The Picture Book Legacy of Archbishop Tutu

I waited a few days after Archbishop Tutu's death to offer this post because I saw there was a children's book by Bishop Tutu that I did not know. When it came in yesterday, I realized I had been tricked. I had hoped for new stories! The book photographed above is simply some (18) of the New Testament stories in the fabulous Bible below. 

The words and images are the same, though they are slightly bigger in the book above. The Bible below is out of print! Get your hands on a copy if you can! 

Below you'll also find links to other PBT posts about Archbishop Tutu books! And check out the ABC book by Tutu at the end of this post. 

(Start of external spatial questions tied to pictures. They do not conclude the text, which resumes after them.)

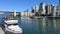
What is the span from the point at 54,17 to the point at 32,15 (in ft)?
45.9

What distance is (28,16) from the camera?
10269 cm

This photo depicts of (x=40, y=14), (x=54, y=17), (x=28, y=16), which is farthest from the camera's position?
(x=28, y=16)

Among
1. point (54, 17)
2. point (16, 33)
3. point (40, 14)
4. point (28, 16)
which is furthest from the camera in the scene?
point (28, 16)

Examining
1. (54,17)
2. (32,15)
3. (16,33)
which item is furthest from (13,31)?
(32,15)

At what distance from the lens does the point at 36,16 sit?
315 feet

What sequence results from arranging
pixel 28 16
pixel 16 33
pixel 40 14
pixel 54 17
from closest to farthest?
pixel 16 33 → pixel 54 17 → pixel 40 14 → pixel 28 16

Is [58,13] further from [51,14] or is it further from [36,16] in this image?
[36,16]

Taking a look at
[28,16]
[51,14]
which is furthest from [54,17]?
[28,16]

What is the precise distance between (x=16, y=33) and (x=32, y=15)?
92.1m

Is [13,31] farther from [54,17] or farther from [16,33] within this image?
[54,17]

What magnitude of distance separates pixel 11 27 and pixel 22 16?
92419mm

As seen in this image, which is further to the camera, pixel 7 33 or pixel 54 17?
pixel 54 17

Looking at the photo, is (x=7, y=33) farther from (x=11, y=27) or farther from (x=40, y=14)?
(x=40, y=14)

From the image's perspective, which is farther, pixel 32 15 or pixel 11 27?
pixel 32 15
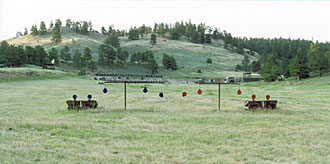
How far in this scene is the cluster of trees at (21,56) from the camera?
79.4 meters

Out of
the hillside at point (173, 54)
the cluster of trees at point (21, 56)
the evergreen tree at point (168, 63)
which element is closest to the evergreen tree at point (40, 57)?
the cluster of trees at point (21, 56)

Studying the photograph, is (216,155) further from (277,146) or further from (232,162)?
(277,146)

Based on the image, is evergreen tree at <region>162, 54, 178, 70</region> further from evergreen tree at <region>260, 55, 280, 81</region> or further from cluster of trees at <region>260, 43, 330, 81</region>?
evergreen tree at <region>260, 55, 280, 81</region>

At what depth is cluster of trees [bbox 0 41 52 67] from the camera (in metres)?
79.4

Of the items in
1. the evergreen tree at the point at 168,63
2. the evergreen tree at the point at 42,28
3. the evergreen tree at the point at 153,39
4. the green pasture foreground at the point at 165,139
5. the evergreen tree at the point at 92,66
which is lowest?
the green pasture foreground at the point at 165,139

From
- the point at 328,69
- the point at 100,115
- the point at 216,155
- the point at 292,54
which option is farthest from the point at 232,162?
the point at 292,54

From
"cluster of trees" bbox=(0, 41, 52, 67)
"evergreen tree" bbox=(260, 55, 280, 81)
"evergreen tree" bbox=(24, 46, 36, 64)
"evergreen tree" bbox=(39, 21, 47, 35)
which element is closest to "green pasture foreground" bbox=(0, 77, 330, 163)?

I don't usually post about children's Bibles, but this one (and its author of course!) are exceptional. I highly recommend this Bible for its diversity of images and the pure godly love within its pages. I'm sorry there will not be another from this great man of God. 

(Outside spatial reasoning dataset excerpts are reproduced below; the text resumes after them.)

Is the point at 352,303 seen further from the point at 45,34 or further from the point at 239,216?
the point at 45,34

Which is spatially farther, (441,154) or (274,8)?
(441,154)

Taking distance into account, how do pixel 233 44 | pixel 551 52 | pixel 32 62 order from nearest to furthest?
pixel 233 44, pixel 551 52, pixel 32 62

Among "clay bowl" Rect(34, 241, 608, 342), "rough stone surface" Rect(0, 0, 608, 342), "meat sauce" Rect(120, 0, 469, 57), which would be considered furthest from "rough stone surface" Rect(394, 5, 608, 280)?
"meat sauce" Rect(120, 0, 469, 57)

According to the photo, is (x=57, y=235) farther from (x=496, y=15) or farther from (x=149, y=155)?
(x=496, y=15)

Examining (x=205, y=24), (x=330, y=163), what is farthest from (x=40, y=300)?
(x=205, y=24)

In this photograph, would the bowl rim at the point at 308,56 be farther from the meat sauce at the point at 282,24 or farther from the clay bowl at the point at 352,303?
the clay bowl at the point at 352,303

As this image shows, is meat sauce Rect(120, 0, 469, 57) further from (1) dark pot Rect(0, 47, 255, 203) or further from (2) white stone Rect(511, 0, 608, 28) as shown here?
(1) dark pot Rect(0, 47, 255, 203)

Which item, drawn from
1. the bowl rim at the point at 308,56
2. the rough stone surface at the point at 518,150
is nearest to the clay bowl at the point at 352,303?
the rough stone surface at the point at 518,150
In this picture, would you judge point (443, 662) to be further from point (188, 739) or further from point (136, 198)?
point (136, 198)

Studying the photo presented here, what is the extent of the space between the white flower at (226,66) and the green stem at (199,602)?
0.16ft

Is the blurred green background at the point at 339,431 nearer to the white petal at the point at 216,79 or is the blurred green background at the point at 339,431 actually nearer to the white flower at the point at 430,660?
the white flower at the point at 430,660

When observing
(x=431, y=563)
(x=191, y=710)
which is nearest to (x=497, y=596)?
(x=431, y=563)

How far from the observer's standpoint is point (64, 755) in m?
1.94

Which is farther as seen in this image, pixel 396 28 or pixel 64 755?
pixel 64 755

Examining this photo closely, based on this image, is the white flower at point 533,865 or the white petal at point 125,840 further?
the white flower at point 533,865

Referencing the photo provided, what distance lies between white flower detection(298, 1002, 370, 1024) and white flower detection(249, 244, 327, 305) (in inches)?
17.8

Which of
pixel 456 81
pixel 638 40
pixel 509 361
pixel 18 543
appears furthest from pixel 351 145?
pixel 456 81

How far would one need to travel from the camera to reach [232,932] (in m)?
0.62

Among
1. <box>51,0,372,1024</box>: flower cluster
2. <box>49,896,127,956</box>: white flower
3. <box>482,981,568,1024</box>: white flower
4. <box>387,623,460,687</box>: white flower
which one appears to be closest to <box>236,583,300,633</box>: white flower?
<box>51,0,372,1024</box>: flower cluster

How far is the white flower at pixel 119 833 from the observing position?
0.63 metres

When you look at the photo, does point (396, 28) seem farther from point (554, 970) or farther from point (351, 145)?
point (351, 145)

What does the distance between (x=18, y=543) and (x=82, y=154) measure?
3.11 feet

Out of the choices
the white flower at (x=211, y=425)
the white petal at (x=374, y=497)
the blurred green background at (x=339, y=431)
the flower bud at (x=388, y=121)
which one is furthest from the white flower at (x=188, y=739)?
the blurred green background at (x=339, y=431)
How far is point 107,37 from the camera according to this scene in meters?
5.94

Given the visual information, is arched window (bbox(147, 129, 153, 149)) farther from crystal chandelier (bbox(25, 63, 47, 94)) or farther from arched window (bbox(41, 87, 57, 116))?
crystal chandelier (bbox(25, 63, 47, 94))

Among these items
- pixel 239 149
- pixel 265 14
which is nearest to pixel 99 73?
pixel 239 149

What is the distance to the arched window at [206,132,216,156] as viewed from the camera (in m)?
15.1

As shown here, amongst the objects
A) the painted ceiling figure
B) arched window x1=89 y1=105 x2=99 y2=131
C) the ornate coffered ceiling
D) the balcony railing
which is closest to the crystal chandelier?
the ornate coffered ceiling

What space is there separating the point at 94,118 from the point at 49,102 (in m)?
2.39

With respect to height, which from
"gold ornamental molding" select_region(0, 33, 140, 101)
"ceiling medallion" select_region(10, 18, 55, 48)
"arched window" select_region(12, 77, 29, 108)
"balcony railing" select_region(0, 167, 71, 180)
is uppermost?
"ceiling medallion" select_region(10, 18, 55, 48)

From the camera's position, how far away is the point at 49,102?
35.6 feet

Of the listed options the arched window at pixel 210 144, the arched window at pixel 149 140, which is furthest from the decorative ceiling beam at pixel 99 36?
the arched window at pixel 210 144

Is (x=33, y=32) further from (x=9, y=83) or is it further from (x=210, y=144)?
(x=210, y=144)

I recently heard again the interview Krista Tippett did with Archbishop Tutu in 2010. Her On Being radio show/podcast played that wonderful conversation again. Here is the link if you don't have the On Being app. My favorite quote from that interview is when he said this about African missionaries: If these white people had intended keeping us under, they shouldn't have given us the Bible.   

Picture Book Bible: Children of God Storybook Bible

Author: Archbishop Desmond Tutu

Illustrators: There are photos in the back of the 20 illustrators whose works grace these stories. The first page has these words from Tutu: In the spirt of celebrating children all over the world, the artists in this book have been invited to draw on their own unique and rich cultural heritage in illustrating these biblical stories. Their art is truly a marvelous reflection of how we are all made in God's image. 

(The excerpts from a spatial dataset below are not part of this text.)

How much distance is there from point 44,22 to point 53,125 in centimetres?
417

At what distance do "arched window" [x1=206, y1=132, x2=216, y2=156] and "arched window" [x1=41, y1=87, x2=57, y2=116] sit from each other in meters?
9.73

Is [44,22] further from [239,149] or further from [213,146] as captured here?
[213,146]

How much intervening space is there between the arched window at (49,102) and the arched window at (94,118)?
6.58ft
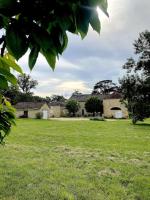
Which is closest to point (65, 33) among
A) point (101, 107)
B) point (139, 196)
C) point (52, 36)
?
point (52, 36)

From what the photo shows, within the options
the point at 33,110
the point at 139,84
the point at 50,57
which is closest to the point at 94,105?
the point at 33,110

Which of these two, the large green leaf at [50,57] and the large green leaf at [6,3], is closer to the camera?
the large green leaf at [6,3]

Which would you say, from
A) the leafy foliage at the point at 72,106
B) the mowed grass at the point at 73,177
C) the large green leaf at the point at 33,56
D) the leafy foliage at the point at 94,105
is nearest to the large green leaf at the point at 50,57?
the large green leaf at the point at 33,56

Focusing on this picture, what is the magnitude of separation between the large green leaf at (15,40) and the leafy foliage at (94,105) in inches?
2695

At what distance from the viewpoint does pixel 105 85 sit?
10912 centimetres

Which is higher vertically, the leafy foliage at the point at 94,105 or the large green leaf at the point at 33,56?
the leafy foliage at the point at 94,105

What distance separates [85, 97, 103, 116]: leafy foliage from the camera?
6950 cm

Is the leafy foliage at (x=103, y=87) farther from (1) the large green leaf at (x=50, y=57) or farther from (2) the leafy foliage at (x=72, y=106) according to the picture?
(1) the large green leaf at (x=50, y=57)

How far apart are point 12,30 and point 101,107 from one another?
6890cm

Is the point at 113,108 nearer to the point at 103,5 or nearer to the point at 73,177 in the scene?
the point at 73,177

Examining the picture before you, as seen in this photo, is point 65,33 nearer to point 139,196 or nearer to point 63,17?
point 63,17

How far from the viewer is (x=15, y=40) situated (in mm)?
918

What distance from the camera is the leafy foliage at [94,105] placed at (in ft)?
228

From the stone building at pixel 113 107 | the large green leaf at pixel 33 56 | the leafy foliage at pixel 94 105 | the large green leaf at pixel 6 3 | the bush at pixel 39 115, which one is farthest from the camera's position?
the leafy foliage at pixel 94 105
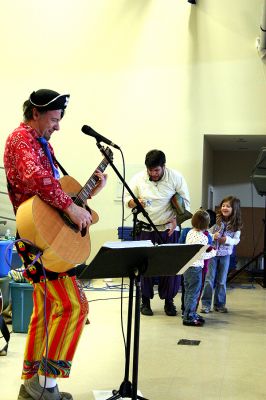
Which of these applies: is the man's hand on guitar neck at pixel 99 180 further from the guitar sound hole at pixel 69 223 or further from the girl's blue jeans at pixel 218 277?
the girl's blue jeans at pixel 218 277

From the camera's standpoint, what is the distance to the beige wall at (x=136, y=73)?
26.3 feet

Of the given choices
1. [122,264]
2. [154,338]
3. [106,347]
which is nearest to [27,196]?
[122,264]

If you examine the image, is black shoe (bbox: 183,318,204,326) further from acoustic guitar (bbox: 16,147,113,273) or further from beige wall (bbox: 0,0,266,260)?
beige wall (bbox: 0,0,266,260)

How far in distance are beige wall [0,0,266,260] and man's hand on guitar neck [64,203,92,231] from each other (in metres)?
5.36

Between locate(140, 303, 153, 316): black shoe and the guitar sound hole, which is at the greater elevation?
the guitar sound hole

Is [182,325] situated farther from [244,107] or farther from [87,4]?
[87,4]

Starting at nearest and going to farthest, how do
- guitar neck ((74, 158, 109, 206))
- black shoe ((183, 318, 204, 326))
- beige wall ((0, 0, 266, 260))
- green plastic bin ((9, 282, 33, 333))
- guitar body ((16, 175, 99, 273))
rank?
1. guitar body ((16, 175, 99, 273))
2. guitar neck ((74, 158, 109, 206))
3. green plastic bin ((9, 282, 33, 333))
4. black shoe ((183, 318, 204, 326))
5. beige wall ((0, 0, 266, 260))

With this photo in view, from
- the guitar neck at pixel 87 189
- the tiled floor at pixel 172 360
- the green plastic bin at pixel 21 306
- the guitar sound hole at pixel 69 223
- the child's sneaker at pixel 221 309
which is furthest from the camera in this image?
the child's sneaker at pixel 221 309

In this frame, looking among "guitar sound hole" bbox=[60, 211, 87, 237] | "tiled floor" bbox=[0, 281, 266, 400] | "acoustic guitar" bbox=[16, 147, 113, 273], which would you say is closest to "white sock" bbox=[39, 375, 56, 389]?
"tiled floor" bbox=[0, 281, 266, 400]

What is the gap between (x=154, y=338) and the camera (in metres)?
4.54

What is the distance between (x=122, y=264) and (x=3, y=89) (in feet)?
20.7

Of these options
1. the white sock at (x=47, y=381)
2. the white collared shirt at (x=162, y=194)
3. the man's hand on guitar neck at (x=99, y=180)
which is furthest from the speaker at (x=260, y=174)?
the white sock at (x=47, y=381)

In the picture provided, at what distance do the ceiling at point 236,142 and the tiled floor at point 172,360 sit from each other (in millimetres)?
3256

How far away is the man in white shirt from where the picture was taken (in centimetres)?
538
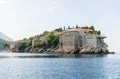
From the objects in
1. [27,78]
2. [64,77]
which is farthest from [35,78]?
[64,77]

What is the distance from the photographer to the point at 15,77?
71438mm

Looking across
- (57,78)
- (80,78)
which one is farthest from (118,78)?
(57,78)

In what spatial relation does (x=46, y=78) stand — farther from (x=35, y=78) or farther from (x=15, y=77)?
(x=15, y=77)

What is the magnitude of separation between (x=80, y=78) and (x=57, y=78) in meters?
4.98

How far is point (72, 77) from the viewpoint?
234 feet

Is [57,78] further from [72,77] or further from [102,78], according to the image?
[102,78]

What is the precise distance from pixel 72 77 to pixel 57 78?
3689mm

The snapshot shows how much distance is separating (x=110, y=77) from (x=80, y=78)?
8.25 meters

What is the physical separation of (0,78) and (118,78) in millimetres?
25959

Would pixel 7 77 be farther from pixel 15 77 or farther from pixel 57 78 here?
pixel 57 78

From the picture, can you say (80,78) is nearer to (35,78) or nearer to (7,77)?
(35,78)

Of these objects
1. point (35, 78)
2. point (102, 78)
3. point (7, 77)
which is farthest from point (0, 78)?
point (102, 78)

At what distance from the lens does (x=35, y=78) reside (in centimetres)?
6950

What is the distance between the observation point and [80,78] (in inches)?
2736
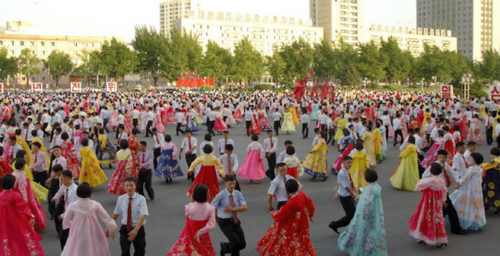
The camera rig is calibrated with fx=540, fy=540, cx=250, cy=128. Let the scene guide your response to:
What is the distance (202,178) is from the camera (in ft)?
30.6

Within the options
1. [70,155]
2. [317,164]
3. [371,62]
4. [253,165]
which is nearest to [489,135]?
[317,164]

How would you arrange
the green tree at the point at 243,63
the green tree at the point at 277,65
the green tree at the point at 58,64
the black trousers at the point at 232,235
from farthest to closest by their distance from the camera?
the green tree at the point at 58,64 → the green tree at the point at 243,63 → the green tree at the point at 277,65 → the black trousers at the point at 232,235

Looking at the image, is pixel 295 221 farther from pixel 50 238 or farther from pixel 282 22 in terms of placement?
pixel 282 22

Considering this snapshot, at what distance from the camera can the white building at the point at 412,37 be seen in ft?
467

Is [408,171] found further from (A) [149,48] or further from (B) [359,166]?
(A) [149,48]

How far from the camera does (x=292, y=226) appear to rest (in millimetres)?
6426

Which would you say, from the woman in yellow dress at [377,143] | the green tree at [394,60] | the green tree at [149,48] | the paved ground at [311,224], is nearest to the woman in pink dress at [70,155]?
the paved ground at [311,224]

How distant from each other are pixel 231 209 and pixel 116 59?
65.3 meters

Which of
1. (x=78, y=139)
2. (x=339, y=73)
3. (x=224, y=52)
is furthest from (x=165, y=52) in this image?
(x=78, y=139)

Summary: You'll find 24 Old Testament stories & 32 New Testament stories. Images are diverse in style, as you would expect from so many renown illustrators, but there is also diversity in human figures, including many children in unexpected places. This Bible's promo says that it is truly a global Bible. 


Hanna’s Comments: Both this book and the book above begin with a letter from Archbishop Tutu in which his joyful love for all children shines. It begins: Dear Child of God, Do you know that God loves you?


Besides the beauty and diversity of these pages, I like it because it is not too much text. Often that is the case for children's Bibles. This book can be easily read aloud to a group (it's not too heavy) and snuggled with at bedtime. 


Encourage your children to talk about the images. On familiar stories, you might ask them how the images are different from what they had imagined before seeing this book. If it's a first reading, be sure to read the letter.  

Original Publisher: Zonderkidz, 2010

Age Appropriateness: Preschool and up

Formats other than Book: When I bought the book a decade ago, there was a sticker that said free downloads were available. The website mentioned on the sticker no longer exists. Amazon does have Audible and CD versions. 

Scripture Connections: A few surprising stories are here, surprising because they are not usually included in Bibles of this length. You can read about Naboth's Vineyard from 1 Kings 21 and A Woman's Love for Jesus from John 12.  


3 PBT posts about more picture books from Tutu:

Desmond and the Very Mean Word

God's Dream

Let There Be Light  This book about creation is featured with several others.

Here's another book by Archbishop Tutu! It is an ABC book, another category of books that I don't usually post about here at PBT. 

Picture Book: My Siblings & I: Easy as ABS's

Author: Archbishop Desmond Tutu

Illustrator: Widya Arumba R. L. 

Summary: This ABC book has such positive words for children to learn! When I look at an ABC  book, I'll often look to the back to see what the author did with X,Y, & Z. For this book, X is for Xenial. Archbishop Tutu has taught me a new word! It means hospitable. 

Hanna’s Comments: This is a secular book. God is not mentioned. If I read this book to a preschooler at church, I would encourage them to wonder what God or Jesus would think of the words and images. Love is repeatedly captured here so there would be a lot to consider!